Hay algo casi enternecedor, por lo ingenuo, en ese proyecto que acaba de airear el Gobierno regional de Madrid, el de tratar de atraer hacia su jurisdicción a los bancos de la City de Londres en una suerte de remake financiero del Bienvenido, Mister Marshall de Berlanga. Porque si algo deja entrever la empresa es un desconocimiento que linda con lo enciclopédico sobre cómo funcionan los asuntos del Dinero (con mayúsculas) no solo en Europa, sino en el mundo entero. Pensar en serio que a los grandes intermediarios financieros británicos se les podría pasar por la cabeza la posibilidad, siquiera remota, de instalarse en Madrid tras el Brexit supone, simplemente, no saber qué es la City. Cavilar en serio que factores por entero irrelevantes como el clima, la gastronomía, el urbanismo, las infraestructuras de transporte, el idioma o los estilos de vida podrían empujar a los banqueros de Londres a deslocalizar su (inmenso) negocio es ignorar lo más básico sobre cuál es el papel del Reino Unido y las empresas de la City en los flujos transnacionales de medios de pago que definen al capitalismo globalizado contemporáneo.

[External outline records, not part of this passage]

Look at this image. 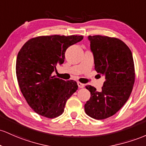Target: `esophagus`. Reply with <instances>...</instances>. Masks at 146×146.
<instances>
[{"label": "esophagus", "instance_id": "obj_1", "mask_svg": "<svg viewBox=\"0 0 146 146\" xmlns=\"http://www.w3.org/2000/svg\"><path fill=\"white\" fill-rule=\"evenodd\" d=\"M77 84H78V86L79 88H83L85 86V85L83 84V83H81V82H78Z\"/></svg>", "mask_w": 146, "mask_h": 146}]
</instances>
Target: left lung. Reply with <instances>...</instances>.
<instances>
[{
	"instance_id": "left-lung-1",
	"label": "left lung",
	"mask_w": 146,
	"mask_h": 146,
	"mask_svg": "<svg viewBox=\"0 0 146 146\" xmlns=\"http://www.w3.org/2000/svg\"><path fill=\"white\" fill-rule=\"evenodd\" d=\"M88 39L95 70L104 75L106 81L101 92L86 86L91 96L85 111L93 119L102 120L115 114L130 97L135 80V64L130 48L120 39L101 35L89 36Z\"/></svg>"
}]
</instances>
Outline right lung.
Returning a JSON list of instances; mask_svg holds the SVG:
<instances>
[{
    "instance_id": "right-lung-1",
    "label": "right lung",
    "mask_w": 146,
    "mask_h": 146,
    "mask_svg": "<svg viewBox=\"0 0 146 146\" xmlns=\"http://www.w3.org/2000/svg\"><path fill=\"white\" fill-rule=\"evenodd\" d=\"M83 36H40L27 40L18 54L16 73L21 92L35 112L49 119L64 112L68 99L78 89L73 80L65 81L52 75L62 64L65 53Z\"/></svg>"
}]
</instances>
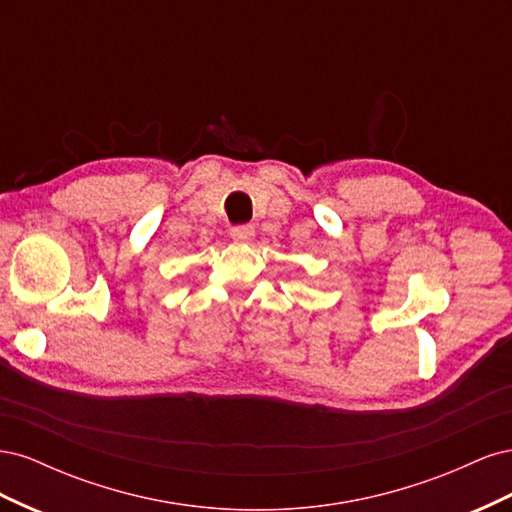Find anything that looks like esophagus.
Returning <instances> with one entry per match:
<instances>
[{"label":"esophagus","mask_w":512,"mask_h":512,"mask_svg":"<svg viewBox=\"0 0 512 512\" xmlns=\"http://www.w3.org/2000/svg\"><path fill=\"white\" fill-rule=\"evenodd\" d=\"M254 235H256V230H254V226H250V224L237 226V228L230 230V239L235 241V243H250V241L254 239Z\"/></svg>","instance_id":"34e87169"}]
</instances>
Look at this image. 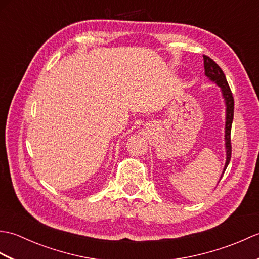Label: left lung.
<instances>
[{
	"instance_id": "left-lung-1",
	"label": "left lung",
	"mask_w": 259,
	"mask_h": 259,
	"mask_svg": "<svg viewBox=\"0 0 259 259\" xmlns=\"http://www.w3.org/2000/svg\"><path fill=\"white\" fill-rule=\"evenodd\" d=\"M203 67H205V74L207 78L210 79L214 82L219 88L222 89L223 97L225 99V103H226V125H225V145H226V163H225V168L223 175L226 170L228 163L232 158V142H230V131H232V123L234 119V97L232 90L228 85V82L226 80L223 70L221 67L207 56H203ZM222 175V177H223ZM221 177V178H222Z\"/></svg>"
}]
</instances>
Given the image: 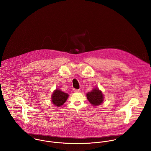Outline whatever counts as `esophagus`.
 Masks as SVG:
<instances>
[{"label":"esophagus","mask_w":151,"mask_h":151,"mask_svg":"<svg viewBox=\"0 0 151 151\" xmlns=\"http://www.w3.org/2000/svg\"><path fill=\"white\" fill-rule=\"evenodd\" d=\"M73 91L74 92H79V89H75V88H73Z\"/></svg>","instance_id":"34e87169"}]
</instances>
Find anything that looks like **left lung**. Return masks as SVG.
<instances>
[{"mask_svg": "<svg viewBox=\"0 0 151 151\" xmlns=\"http://www.w3.org/2000/svg\"><path fill=\"white\" fill-rule=\"evenodd\" d=\"M86 97L89 102L93 106L101 105L104 101L103 94L98 88H95L91 92H88Z\"/></svg>", "mask_w": 151, "mask_h": 151, "instance_id": "obj_1", "label": "left lung"}]
</instances>
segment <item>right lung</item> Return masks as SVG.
Wrapping results in <instances>:
<instances>
[{
	"instance_id": "right-lung-1",
	"label": "right lung",
	"mask_w": 151,
	"mask_h": 151,
	"mask_svg": "<svg viewBox=\"0 0 151 151\" xmlns=\"http://www.w3.org/2000/svg\"><path fill=\"white\" fill-rule=\"evenodd\" d=\"M68 95L61 91L59 89H56L52 96V102L53 104L58 107L62 106L66 101Z\"/></svg>"
}]
</instances>
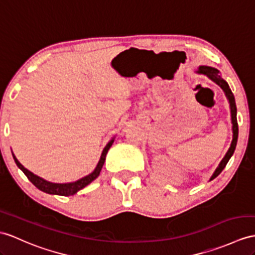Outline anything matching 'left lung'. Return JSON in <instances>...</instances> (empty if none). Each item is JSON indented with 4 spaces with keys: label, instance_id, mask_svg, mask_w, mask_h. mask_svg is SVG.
<instances>
[{
    "label": "left lung",
    "instance_id": "8db88e82",
    "mask_svg": "<svg viewBox=\"0 0 255 255\" xmlns=\"http://www.w3.org/2000/svg\"><path fill=\"white\" fill-rule=\"evenodd\" d=\"M197 73L199 74H206V76L210 79L212 80L214 83H216L217 85L220 86V88L224 91L225 95L228 99V103H229V108H231V117H232V129H233V139L231 142V146H229L227 152L225 153L224 158L221 160V162L217 165V167L215 169V171L213 172V174L211 175L209 181H212L214 179L217 175L220 174V173L224 170V167L226 166L227 162L229 161V159L232 158V156L235 152V149H236V145H237V140H238V123H237V107H236V102H235V96L233 94V92L229 88L228 83L226 81L222 78L220 71L216 69V68L213 67H210V66H199L198 68V70L196 71Z\"/></svg>",
    "mask_w": 255,
    "mask_h": 255
}]
</instances>
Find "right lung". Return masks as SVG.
Instances as JSON below:
<instances>
[{
	"instance_id": "add662e5",
	"label": "right lung",
	"mask_w": 255,
	"mask_h": 255,
	"mask_svg": "<svg viewBox=\"0 0 255 255\" xmlns=\"http://www.w3.org/2000/svg\"><path fill=\"white\" fill-rule=\"evenodd\" d=\"M115 136L113 138H111L108 144L105 146V148L103 149V152H102V156L101 159H99L98 163L96 165V167L94 169L92 173H90L89 175H86L82 178L78 179L76 182H71V183H52V182H48L46 179L42 178L38 175L33 174L32 172H30L29 170H27L26 167H24L19 161L17 160V158L15 157V154L13 153V158L15 160V163L17 164V166L19 167V169L24 173V175L28 177L29 181L32 183L36 188L40 189L43 192H46V194L49 195H58V196H72L74 194H77V192L81 189H83L85 186H88L90 183H92L94 181L95 178L98 177L99 173L102 171V167L105 163V160H106V154L109 150V148L113 146L114 141H115Z\"/></svg>"
}]
</instances>
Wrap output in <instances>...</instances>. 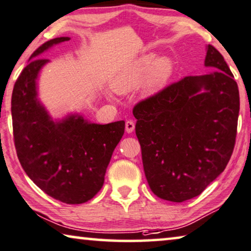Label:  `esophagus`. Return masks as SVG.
Wrapping results in <instances>:
<instances>
[{
    "instance_id": "34e87169",
    "label": "esophagus",
    "mask_w": 251,
    "mask_h": 251,
    "mask_svg": "<svg viewBox=\"0 0 251 251\" xmlns=\"http://www.w3.org/2000/svg\"><path fill=\"white\" fill-rule=\"evenodd\" d=\"M134 128H135V123H134L133 121H127L126 124H125V129L127 133H133L134 132Z\"/></svg>"
}]
</instances>
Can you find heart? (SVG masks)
<instances>
[{
    "label": "heart",
    "instance_id": "obj_1",
    "mask_svg": "<svg viewBox=\"0 0 251 251\" xmlns=\"http://www.w3.org/2000/svg\"><path fill=\"white\" fill-rule=\"evenodd\" d=\"M175 72V63L170 57L156 58L153 53L144 54L141 57L134 59L124 69H122L113 78V87L117 92L124 93L136 88L142 83V91L144 96H152L169 83Z\"/></svg>",
    "mask_w": 251,
    "mask_h": 251
}]
</instances>
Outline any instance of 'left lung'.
Here are the masks:
<instances>
[{
  "label": "left lung",
  "mask_w": 251,
  "mask_h": 251,
  "mask_svg": "<svg viewBox=\"0 0 251 251\" xmlns=\"http://www.w3.org/2000/svg\"><path fill=\"white\" fill-rule=\"evenodd\" d=\"M205 66L215 71L185 76L133 108L145 177L162 200L181 203L198 196L232 155L240 109L238 84L212 45Z\"/></svg>",
  "instance_id": "obj_1"
}]
</instances>
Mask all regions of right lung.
I'll return each mask as SVG.
<instances>
[{"label":"right lung","instance_id":"right-lung-1","mask_svg":"<svg viewBox=\"0 0 251 251\" xmlns=\"http://www.w3.org/2000/svg\"><path fill=\"white\" fill-rule=\"evenodd\" d=\"M69 37L50 39L37 48L14 84L11 99L17 155L28 177L48 196L66 204H82L101 189L125 122L92 124L71 115L54 122L37 99L36 80L48 59L37 58Z\"/></svg>","mask_w":251,"mask_h":251}]
</instances>
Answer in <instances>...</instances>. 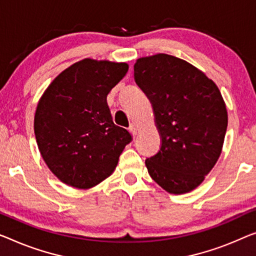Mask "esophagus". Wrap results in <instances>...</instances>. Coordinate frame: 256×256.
<instances>
[{
	"instance_id": "obj_1",
	"label": "esophagus",
	"mask_w": 256,
	"mask_h": 256,
	"mask_svg": "<svg viewBox=\"0 0 256 256\" xmlns=\"http://www.w3.org/2000/svg\"><path fill=\"white\" fill-rule=\"evenodd\" d=\"M128 131L131 132V134L136 138V136L138 134L139 128H138V126H136V124H131V125H130V128H128Z\"/></svg>"
}]
</instances>
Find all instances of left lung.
Masks as SVG:
<instances>
[{"label": "left lung", "mask_w": 256, "mask_h": 256, "mask_svg": "<svg viewBox=\"0 0 256 256\" xmlns=\"http://www.w3.org/2000/svg\"><path fill=\"white\" fill-rule=\"evenodd\" d=\"M134 80L150 98L161 147L146 160L148 174L171 194L196 188L216 164L228 112L216 84L178 57H140Z\"/></svg>", "instance_id": "left-lung-1"}]
</instances>
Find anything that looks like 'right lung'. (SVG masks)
I'll return each instance as SVG.
<instances>
[{"instance_id":"1","label":"right lung","mask_w":256,"mask_h":256,"mask_svg":"<svg viewBox=\"0 0 256 256\" xmlns=\"http://www.w3.org/2000/svg\"><path fill=\"white\" fill-rule=\"evenodd\" d=\"M126 63L85 58L60 72L36 106L34 133L55 176L74 188H92L116 169L132 136L114 124L106 95L125 77Z\"/></svg>"}]
</instances>
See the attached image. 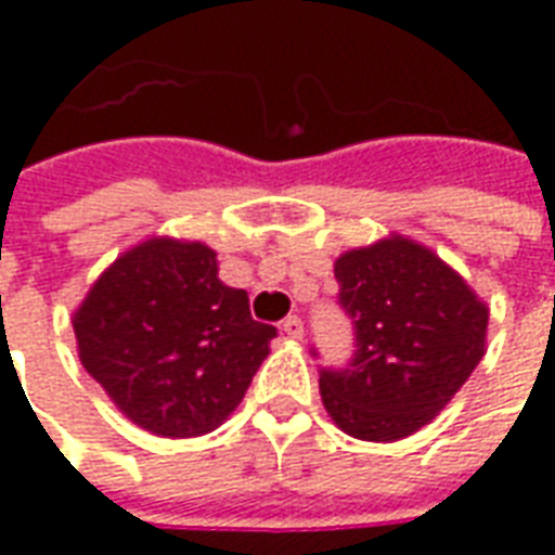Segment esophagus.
<instances>
[{"label": "esophagus", "instance_id": "1", "mask_svg": "<svg viewBox=\"0 0 555 555\" xmlns=\"http://www.w3.org/2000/svg\"><path fill=\"white\" fill-rule=\"evenodd\" d=\"M282 330H285V336L288 338H297V341L302 338V321L297 314H288V318L282 321Z\"/></svg>", "mask_w": 555, "mask_h": 555}]
</instances>
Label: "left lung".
Here are the masks:
<instances>
[{"instance_id": "left-lung-1", "label": "left lung", "mask_w": 555, "mask_h": 555, "mask_svg": "<svg viewBox=\"0 0 555 555\" xmlns=\"http://www.w3.org/2000/svg\"><path fill=\"white\" fill-rule=\"evenodd\" d=\"M336 279L357 350L348 369H321L326 413L357 440L410 437L476 372L488 306L428 246L401 234L341 255Z\"/></svg>"}]
</instances>
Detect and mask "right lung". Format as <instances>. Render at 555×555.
<instances>
[{
  "label": "right lung",
  "instance_id": "1",
  "mask_svg": "<svg viewBox=\"0 0 555 555\" xmlns=\"http://www.w3.org/2000/svg\"><path fill=\"white\" fill-rule=\"evenodd\" d=\"M198 241L151 237L127 249L74 312L79 360L139 428L198 437L241 404L276 326L217 276Z\"/></svg>",
  "mask_w": 555,
  "mask_h": 555
}]
</instances>
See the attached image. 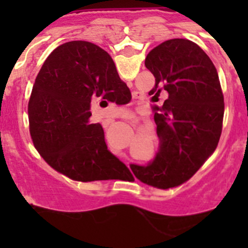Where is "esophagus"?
Instances as JSON below:
<instances>
[{
    "label": "esophagus",
    "mask_w": 248,
    "mask_h": 248,
    "mask_svg": "<svg viewBox=\"0 0 248 248\" xmlns=\"http://www.w3.org/2000/svg\"><path fill=\"white\" fill-rule=\"evenodd\" d=\"M137 98H138V97H137Z\"/></svg>",
    "instance_id": "esophagus-1"
}]
</instances>
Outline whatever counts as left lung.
I'll list each match as a JSON object with an SVG mask.
<instances>
[{"instance_id": "obj_1", "label": "left lung", "mask_w": 248, "mask_h": 248, "mask_svg": "<svg viewBox=\"0 0 248 248\" xmlns=\"http://www.w3.org/2000/svg\"><path fill=\"white\" fill-rule=\"evenodd\" d=\"M145 67L155 77L153 98L159 148L148 165H131L143 183L169 189L189 180L214 153L222 131L223 94L209 56L189 39L174 38L151 49Z\"/></svg>"}]
</instances>
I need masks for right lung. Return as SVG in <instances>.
Wrapping results in <instances>:
<instances>
[{"label":"right lung","mask_w":248,"mask_h":248,"mask_svg":"<svg viewBox=\"0 0 248 248\" xmlns=\"http://www.w3.org/2000/svg\"><path fill=\"white\" fill-rule=\"evenodd\" d=\"M130 100L128 85L104 49L85 41L63 43L43 63L28 102L34 148L73 180H107L109 170L126 166L108 150L102 125L91 123V108L98 102L102 107Z\"/></svg>","instance_id":"add662e5"}]
</instances>
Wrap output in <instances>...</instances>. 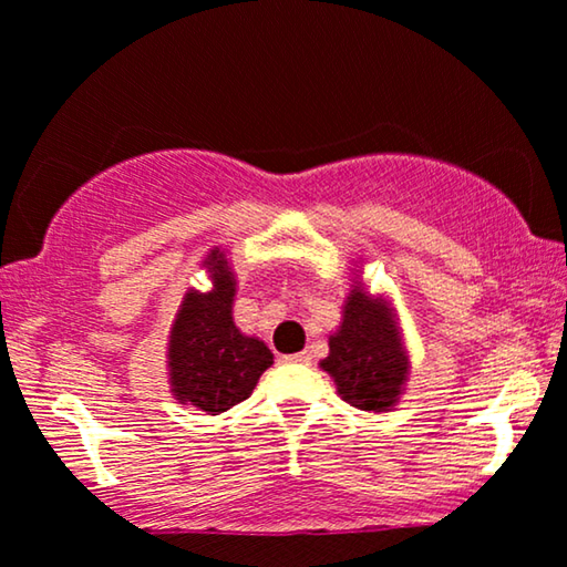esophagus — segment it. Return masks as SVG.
Returning a JSON list of instances; mask_svg holds the SVG:
<instances>
[{"instance_id":"esophagus-1","label":"esophagus","mask_w":567,"mask_h":567,"mask_svg":"<svg viewBox=\"0 0 567 567\" xmlns=\"http://www.w3.org/2000/svg\"><path fill=\"white\" fill-rule=\"evenodd\" d=\"M309 361H312V359H309V353H293V355H286V363H297V367H307Z\"/></svg>"}]
</instances>
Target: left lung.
<instances>
[{"label":"left lung","instance_id":"left-lung-1","mask_svg":"<svg viewBox=\"0 0 567 567\" xmlns=\"http://www.w3.org/2000/svg\"><path fill=\"white\" fill-rule=\"evenodd\" d=\"M320 367L336 379L348 405L384 413L405 390L410 359L398 315L390 301L371 297L355 284L343 307V322L330 336V353Z\"/></svg>","mask_w":567,"mask_h":567}]
</instances>
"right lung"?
<instances>
[{"mask_svg":"<svg viewBox=\"0 0 567 567\" xmlns=\"http://www.w3.org/2000/svg\"><path fill=\"white\" fill-rule=\"evenodd\" d=\"M214 289L183 297L167 343L169 386L177 402L219 415L247 400L262 371L274 363L270 348L245 336L231 320L237 281L227 255L214 247L204 260Z\"/></svg>","mask_w":567,"mask_h":567,"instance_id":"obj_1","label":"right lung"}]
</instances>
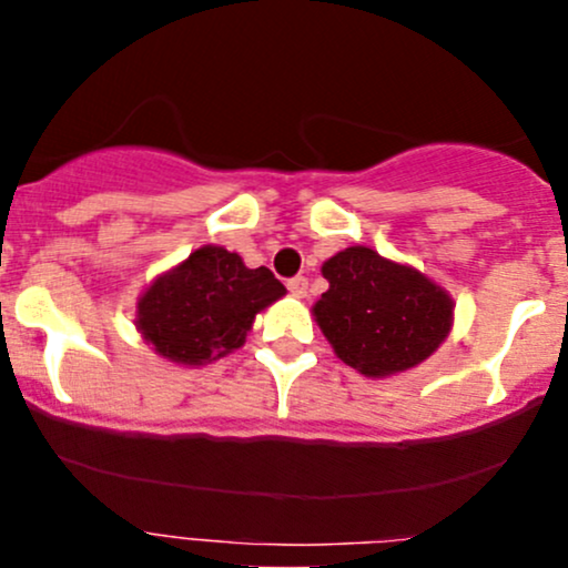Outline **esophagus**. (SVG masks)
I'll return each instance as SVG.
<instances>
[{
	"instance_id": "34e87169",
	"label": "esophagus",
	"mask_w": 568,
	"mask_h": 568,
	"mask_svg": "<svg viewBox=\"0 0 568 568\" xmlns=\"http://www.w3.org/2000/svg\"><path fill=\"white\" fill-rule=\"evenodd\" d=\"M306 288H310V280H306L304 275H296V277H291V280H288V291H291V296L304 298V296H306Z\"/></svg>"
}]
</instances>
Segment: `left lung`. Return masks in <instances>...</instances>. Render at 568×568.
<instances>
[{"mask_svg":"<svg viewBox=\"0 0 568 568\" xmlns=\"http://www.w3.org/2000/svg\"><path fill=\"white\" fill-rule=\"evenodd\" d=\"M328 291L315 321L344 363L366 376L419 366L452 331L448 293L410 270L355 245L323 264Z\"/></svg>","mask_w":568,"mask_h":568,"instance_id":"obj_1","label":"left lung"}]
</instances>
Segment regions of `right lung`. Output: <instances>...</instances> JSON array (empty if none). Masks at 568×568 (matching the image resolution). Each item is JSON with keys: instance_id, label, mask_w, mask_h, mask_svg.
Here are the masks:
<instances>
[{"instance_id": "1", "label": "right lung", "mask_w": 568, "mask_h": 568, "mask_svg": "<svg viewBox=\"0 0 568 568\" xmlns=\"http://www.w3.org/2000/svg\"><path fill=\"white\" fill-rule=\"evenodd\" d=\"M285 293L266 266L247 270L237 253L205 245L158 277L139 302V328L162 357L205 366L243 347L253 317Z\"/></svg>"}]
</instances>
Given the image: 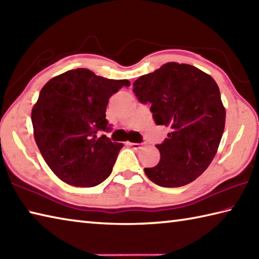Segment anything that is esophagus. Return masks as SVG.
Segmentation results:
<instances>
[{
	"mask_svg": "<svg viewBox=\"0 0 259 259\" xmlns=\"http://www.w3.org/2000/svg\"><path fill=\"white\" fill-rule=\"evenodd\" d=\"M130 146H133V147H140L143 144H137V143H129Z\"/></svg>",
	"mask_w": 259,
	"mask_h": 259,
	"instance_id": "esophagus-1",
	"label": "esophagus"
}]
</instances>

Ocurre que los bancos de la City tienen sus sedes en Londres no por azar, sino porque necesariamente deben residir allí para poder llevar a cabo su comercio. Alguien tendría que explicar a las cándidas autoridades madrileñas que más de la mitad del comercio mundial pasa, al menos nominalmente, por los llamados paraísos fiscales. Más de la mitad, sí, de todo el dinero que viaja a diario por el mundo en forma de cobros y pagos. Bien, pues todo ese dinero, un volumen de circulante sencillamente inconmensurable, acaba recalando, más pronto o más tarde, en la City de Londres. Y no por casualidad, ni tampoco porque a sus dueños les encante la niebla o la comida inglesa. Esa montaña de dinero se dirige siempre a Londres, y nunca a la Puerta del Sol o a la Castellana, porque los mentados paraísos fiscales jamás han dejado de constituir territorios sometidos a un régimen colonial encubierto. En consecuencia, dependen del control efectivo, si bien convenientemente maquillado para mantener las formas, del antiguo Imperio Británico, la metrópolis a la que nunca han dejado de pertenecer en realidad.
¿Cómo llegar a entender, si no, la desproporcionada exuberancia financiera de la City sin tener en cuenta en el papel estratégico de esos folclóricos Estados de pandereta cuya misión es atraer capitales errantes de todo el planeta hacia la Gran Bretaña. ¿O alguien se cree aún que un país de chiste, las Islas Caimán, podría ser la quinta potencia bancaria del planeta si no fuera algo más que una pintoresca pantalla bananera del Gobierno de Su Majestad Isabel II? Y otro tanto cabe decir, en fin, de Gibraltar, Jersey, las islas Tucas y Caicos, las islas Vírgenes británicas o Bermudas. La City jamás de los jamases se moverá de Londres. ¿Cómo se puede ser tan ingenuo?